Analyze number of bytes spent on answering directory requests
The new code for counting the number of bytes spent on answering directory requests is merged into 0.2.2.15-alpha, and since August 25, 2010, at least 10 % of all relays have upgraded to that version. Time to pretend these 10 % of relays are a representative subset of all relays/directory mirrors.

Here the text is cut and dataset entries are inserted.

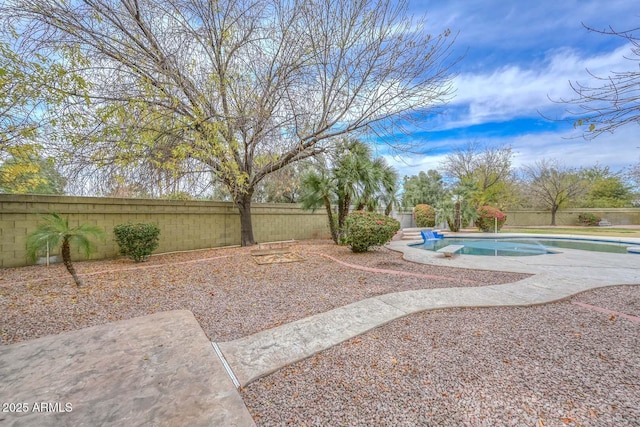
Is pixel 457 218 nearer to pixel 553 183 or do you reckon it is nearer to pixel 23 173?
pixel 553 183

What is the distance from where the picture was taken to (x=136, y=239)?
674 cm

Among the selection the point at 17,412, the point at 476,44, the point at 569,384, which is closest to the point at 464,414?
the point at 569,384

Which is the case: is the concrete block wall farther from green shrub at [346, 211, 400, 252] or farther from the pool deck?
the pool deck

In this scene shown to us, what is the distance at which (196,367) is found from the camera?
234 cm

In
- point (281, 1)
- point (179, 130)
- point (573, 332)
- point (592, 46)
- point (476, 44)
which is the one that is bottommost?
point (573, 332)

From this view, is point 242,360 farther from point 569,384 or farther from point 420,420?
point 569,384

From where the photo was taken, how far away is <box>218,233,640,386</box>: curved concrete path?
101 inches

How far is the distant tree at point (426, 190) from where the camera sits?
1033 inches

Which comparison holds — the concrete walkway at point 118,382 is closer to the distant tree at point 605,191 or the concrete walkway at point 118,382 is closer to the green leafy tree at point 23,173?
the green leafy tree at point 23,173

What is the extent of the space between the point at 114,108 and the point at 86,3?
7.87 ft

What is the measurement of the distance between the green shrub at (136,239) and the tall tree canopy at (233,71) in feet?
5.81

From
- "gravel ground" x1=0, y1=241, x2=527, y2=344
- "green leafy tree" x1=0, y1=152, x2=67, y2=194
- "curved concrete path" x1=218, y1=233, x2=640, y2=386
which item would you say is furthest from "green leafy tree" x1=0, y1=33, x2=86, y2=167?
"curved concrete path" x1=218, y1=233, x2=640, y2=386

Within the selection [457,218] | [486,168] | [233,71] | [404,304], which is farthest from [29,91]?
[486,168]

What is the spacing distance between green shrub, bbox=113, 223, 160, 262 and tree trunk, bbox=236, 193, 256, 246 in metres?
3.03
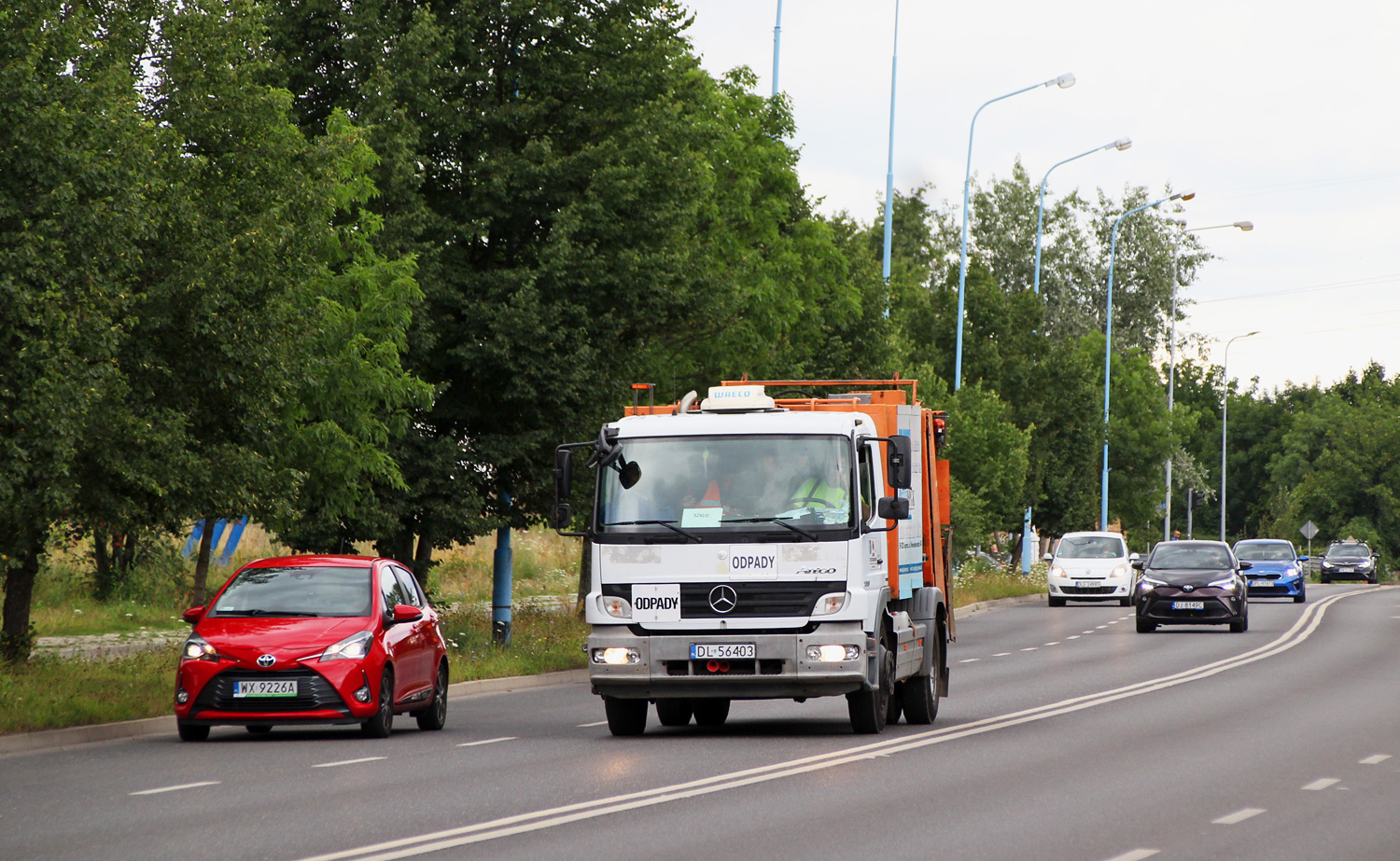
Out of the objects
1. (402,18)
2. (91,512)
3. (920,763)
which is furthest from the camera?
(402,18)

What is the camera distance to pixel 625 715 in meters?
16.4

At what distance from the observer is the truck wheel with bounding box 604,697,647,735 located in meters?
16.2

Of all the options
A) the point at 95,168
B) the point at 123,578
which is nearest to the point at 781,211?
the point at 123,578

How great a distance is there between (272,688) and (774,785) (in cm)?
510

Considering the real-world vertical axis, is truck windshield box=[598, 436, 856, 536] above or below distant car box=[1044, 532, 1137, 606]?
above

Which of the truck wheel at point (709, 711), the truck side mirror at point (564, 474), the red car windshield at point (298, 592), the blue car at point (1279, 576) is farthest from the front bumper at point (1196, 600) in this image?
the truck side mirror at point (564, 474)

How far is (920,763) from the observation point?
44.9 ft

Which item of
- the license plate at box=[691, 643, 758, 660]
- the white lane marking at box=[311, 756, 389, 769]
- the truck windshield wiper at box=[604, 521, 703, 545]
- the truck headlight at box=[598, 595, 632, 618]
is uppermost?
the truck windshield wiper at box=[604, 521, 703, 545]

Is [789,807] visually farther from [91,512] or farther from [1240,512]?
[1240,512]

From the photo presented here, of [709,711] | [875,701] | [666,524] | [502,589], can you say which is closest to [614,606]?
[666,524]

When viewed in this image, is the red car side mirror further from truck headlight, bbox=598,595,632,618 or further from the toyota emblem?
the toyota emblem

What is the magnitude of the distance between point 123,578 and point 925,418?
828 inches

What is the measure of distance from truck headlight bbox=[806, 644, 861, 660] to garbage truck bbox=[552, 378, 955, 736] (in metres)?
0.01

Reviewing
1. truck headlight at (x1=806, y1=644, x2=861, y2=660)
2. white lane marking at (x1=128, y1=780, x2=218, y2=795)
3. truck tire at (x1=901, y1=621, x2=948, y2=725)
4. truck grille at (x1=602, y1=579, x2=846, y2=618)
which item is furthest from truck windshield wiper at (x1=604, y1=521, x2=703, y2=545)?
white lane marking at (x1=128, y1=780, x2=218, y2=795)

I attached four graphs to this ticket:
-
dir-bytes-perc-2010-08-31.png shows the percentage of relays reporting directory bytes. This percentage crossed the 10 % line on August 25, which is why the subsequent graphs start on this date.
-
dir-bytes-total-2010-08-31.png shows the summed up {read,write}-history lines of all extra-info descriptors as solid lines and the summed up and normalized dirreq-{read,write}-history lines as dashed lines. It's obvious that a directory mirror is writing more dir bytes than it's reading, because it receives short http-like requests and replies with the much larger directory objects. What wasn't obvious to me before is that relays write more bytes in total than they read. This difference could be roughly the same as the difference between written and read directory bytes.
-
dir-bytes-diff-2010-08-31.png again shows written and read directory bytes, plus the difference between written and read dir bytes (dashed blue line) and the difference between total written and total read bytes (solid purple line). If the theory was correct that the difference between total written and total read bytes can be explained from answering directory requests, the blue and the purple line would overlap. It could be that we need more than 20 % of all relays to report directory bytes. Or it could be there's another explanation for the remaining difference.
-
dir-bytes-frac-2010-08-31.png finally gives an early answer to the original question: Relays spend roughly 0.2 % of read bytes and 3.5 % of written bytes on answering directory requests.
Mike, is this the kind of answer you expected? What else should we analyze from the given data?
I'm going to re-run this analysis in two to four weeks from now when more relays have upgraded to have more solid results.